• GOAL OF THE EXERCISE: Could you quote every one of the records below word for word, keeping each line and its numbers unchanged?

┄┄┄┄┄┄┄┄┄┄┄┄┄┄┄┄┄┄┄┄

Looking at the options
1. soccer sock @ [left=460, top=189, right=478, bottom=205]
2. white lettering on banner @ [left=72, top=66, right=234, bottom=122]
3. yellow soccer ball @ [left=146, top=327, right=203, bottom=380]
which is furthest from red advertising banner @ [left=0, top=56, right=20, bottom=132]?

┄┄┄┄┄┄┄┄┄┄┄┄┄┄┄┄┄┄┄┄

• WRITTEN ANSWER:
Looking at the options
1. soccer sock @ [left=460, top=189, right=478, bottom=205]
2. white lettering on banner @ [left=72, top=66, right=234, bottom=122]
3. yellow soccer ball @ [left=146, top=327, right=203, bottom=380]
which is furthest from red advertising banner @ [left=0, top=56, right=20, bottom=132]?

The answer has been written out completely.